When I read “Teeth” I love Blood’s deeply embodied speaker: “I was warned about the tongue, but it’s my teeth who are forever forgetting themselves. Rioting, slipping words through their uneven gate.” Blood describes a riot, the riot of teeth and want that calls me home. Provokes me to consider, even treat with tenderness, my own rioting self.
—Kathryn Savage
Teeth
- I am eight years old and lose eight baby teeth this year. When I lose the eighth tooth I think it’s a sign, though I’m not sure of what. It’s the summer of 1995; the bombing happened a few months ago. I only need to say the bombing because I live in Oklahoma City and everyone here knows what that means. I decide eight is my lucky number. The year is a very unlucky one. The tooth comes out in my dusty backyard on the creaking, rusted swing set. My mouth tastes of a penny and I tongue the little bead of meat inside my raw gum. I hope losing eight teeth in my eighth year will bring some luck, some change—for everyone—me, my little siblings, my whole city, so we can all feel better soon.
- “The tongue destroys,” my father says. So I learn to sit in silence, to bite my tongue so hard that I redirect words back down the well of my throat. For years, I imagined a young girl down there at its bottom, while a small man, a gatekeeper, hoists up words in my mouth—but never the girl. My tongue obeys and becomes lame. My teeth do not. They turn themselves outward in an attempt to let more words through a crack in the gate.

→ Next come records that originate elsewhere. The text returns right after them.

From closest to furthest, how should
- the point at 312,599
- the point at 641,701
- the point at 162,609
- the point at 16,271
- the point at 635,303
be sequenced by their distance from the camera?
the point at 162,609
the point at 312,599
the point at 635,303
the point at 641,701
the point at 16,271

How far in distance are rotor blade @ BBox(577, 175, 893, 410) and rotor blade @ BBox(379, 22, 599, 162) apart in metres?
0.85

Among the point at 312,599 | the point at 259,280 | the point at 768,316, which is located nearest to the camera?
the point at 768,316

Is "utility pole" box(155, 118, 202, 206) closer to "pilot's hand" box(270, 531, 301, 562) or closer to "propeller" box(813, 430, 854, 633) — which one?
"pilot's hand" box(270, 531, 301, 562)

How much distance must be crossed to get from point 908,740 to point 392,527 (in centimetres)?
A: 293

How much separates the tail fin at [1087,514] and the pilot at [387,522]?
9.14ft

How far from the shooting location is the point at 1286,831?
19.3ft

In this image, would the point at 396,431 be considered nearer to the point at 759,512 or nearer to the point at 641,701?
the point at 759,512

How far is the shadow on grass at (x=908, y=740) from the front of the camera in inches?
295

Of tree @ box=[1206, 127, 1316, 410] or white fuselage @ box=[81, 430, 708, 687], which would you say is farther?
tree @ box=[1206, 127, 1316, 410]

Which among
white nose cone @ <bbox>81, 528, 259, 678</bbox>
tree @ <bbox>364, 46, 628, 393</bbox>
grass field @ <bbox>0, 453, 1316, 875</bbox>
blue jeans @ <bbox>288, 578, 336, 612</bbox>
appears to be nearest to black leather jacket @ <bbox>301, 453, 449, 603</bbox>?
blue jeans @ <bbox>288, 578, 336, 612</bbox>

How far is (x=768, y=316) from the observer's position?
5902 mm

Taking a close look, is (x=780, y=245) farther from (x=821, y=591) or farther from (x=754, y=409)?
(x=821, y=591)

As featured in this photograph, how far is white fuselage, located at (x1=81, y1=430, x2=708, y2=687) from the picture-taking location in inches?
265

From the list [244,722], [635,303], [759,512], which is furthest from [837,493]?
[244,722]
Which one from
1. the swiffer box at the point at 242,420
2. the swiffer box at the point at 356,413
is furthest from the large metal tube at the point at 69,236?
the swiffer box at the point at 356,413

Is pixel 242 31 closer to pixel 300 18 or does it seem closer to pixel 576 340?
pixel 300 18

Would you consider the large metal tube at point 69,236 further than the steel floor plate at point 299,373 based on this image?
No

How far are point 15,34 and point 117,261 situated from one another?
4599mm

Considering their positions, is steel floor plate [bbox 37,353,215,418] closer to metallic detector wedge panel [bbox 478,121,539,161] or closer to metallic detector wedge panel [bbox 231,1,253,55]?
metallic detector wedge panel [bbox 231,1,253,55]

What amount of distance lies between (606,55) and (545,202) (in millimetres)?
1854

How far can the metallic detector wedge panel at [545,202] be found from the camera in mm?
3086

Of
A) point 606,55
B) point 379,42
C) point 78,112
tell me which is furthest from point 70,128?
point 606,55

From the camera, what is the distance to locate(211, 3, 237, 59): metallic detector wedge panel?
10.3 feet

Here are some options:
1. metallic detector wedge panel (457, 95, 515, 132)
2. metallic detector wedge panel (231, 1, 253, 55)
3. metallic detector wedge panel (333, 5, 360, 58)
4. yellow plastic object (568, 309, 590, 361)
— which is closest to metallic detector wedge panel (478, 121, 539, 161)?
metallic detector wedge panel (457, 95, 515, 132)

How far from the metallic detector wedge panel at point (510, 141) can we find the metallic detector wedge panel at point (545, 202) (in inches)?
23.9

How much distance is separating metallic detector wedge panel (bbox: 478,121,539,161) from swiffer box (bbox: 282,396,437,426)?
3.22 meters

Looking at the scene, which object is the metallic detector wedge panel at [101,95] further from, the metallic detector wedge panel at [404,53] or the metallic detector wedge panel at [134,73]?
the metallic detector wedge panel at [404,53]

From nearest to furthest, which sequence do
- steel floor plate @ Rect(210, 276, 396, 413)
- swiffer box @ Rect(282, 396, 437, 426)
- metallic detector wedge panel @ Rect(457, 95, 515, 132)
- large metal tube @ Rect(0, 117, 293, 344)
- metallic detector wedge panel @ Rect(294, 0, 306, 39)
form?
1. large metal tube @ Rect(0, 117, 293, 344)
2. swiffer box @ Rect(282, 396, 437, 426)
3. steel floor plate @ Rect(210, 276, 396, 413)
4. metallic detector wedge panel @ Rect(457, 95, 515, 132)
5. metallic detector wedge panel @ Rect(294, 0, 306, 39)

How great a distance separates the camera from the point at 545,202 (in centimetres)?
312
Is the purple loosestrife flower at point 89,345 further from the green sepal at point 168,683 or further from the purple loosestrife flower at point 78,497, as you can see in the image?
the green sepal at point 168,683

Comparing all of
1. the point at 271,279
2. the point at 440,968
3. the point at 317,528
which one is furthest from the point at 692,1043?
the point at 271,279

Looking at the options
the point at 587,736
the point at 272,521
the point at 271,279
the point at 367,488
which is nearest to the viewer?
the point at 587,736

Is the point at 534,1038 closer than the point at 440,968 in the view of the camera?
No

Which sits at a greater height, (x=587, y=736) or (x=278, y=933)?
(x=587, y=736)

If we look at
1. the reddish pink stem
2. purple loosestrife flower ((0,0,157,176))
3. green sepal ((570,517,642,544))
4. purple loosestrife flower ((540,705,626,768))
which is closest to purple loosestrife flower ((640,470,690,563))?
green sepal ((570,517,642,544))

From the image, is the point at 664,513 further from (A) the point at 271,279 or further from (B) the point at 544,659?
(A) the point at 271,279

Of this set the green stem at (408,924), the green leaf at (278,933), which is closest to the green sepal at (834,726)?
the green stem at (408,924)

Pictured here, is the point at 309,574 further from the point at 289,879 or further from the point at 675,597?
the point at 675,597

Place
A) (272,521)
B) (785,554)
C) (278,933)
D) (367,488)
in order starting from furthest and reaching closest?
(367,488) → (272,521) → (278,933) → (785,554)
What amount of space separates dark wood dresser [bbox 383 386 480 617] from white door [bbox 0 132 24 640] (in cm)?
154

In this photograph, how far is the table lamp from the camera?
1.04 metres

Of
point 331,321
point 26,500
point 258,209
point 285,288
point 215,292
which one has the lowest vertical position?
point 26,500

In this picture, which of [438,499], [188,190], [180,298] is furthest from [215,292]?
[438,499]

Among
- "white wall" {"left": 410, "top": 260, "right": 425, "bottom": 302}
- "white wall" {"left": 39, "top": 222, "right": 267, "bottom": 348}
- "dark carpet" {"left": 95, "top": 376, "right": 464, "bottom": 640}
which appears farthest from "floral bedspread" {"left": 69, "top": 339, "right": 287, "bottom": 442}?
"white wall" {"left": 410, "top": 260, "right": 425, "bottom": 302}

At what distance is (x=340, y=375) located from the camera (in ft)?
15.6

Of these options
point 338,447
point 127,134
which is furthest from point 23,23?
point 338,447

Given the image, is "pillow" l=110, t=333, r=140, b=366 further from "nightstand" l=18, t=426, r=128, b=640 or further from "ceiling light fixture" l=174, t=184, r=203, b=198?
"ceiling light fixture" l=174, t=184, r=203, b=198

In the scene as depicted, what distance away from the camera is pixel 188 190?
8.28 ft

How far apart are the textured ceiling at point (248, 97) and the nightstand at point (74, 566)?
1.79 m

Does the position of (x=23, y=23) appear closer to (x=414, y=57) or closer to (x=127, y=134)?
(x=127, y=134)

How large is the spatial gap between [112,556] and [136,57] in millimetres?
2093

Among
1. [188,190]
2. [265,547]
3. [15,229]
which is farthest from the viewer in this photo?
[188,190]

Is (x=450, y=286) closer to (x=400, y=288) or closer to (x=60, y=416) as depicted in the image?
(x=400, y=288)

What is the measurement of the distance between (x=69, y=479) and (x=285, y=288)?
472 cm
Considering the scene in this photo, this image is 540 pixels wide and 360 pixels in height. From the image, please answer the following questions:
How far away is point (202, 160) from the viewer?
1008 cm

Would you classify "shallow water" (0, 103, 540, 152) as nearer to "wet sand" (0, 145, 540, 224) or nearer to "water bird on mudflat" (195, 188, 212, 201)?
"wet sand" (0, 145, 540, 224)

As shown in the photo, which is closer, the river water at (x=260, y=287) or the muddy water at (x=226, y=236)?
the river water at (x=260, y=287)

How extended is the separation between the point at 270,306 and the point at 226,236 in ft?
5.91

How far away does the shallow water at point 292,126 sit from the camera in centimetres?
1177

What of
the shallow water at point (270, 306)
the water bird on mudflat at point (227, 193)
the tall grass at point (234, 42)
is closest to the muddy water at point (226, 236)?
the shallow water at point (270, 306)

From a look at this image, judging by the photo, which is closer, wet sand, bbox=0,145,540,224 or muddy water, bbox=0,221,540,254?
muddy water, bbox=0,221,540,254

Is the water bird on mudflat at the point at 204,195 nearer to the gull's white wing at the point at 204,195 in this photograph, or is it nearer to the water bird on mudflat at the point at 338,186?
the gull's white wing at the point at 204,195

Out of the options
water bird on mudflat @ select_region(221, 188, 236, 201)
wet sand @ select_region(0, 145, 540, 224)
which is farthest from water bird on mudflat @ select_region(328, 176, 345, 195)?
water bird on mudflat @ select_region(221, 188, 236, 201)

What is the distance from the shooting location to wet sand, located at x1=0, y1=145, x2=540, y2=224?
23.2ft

- Playing soccer in middle school, my hand collides with an opposing team member’s mouth. Her brace-laden teeth cut the meat of my thumb—bloody, small, square indentions from the metal appear in a pattern on my skin. The parents of my teammates talk about how much that hit must have hurt her mouth. I want braces so badly and—while I know better than to say so—I don’t feel sorry for her. I want to know the pain of transformation, to show whoever is looking that we aren’t poor.
- These small seeds of bone evolved from plates lining the mouths of ancient fish, before fish had enough of the water and said what’s up there, closer to the light? Teeth ever-signaling their heritage, that they have arrived, that it is possible to have the means to evolve. To crawl out of the ocean, to come a long way. A dream within a dream. I never dream of my teeth falling out. But I have long imagined them falling in line.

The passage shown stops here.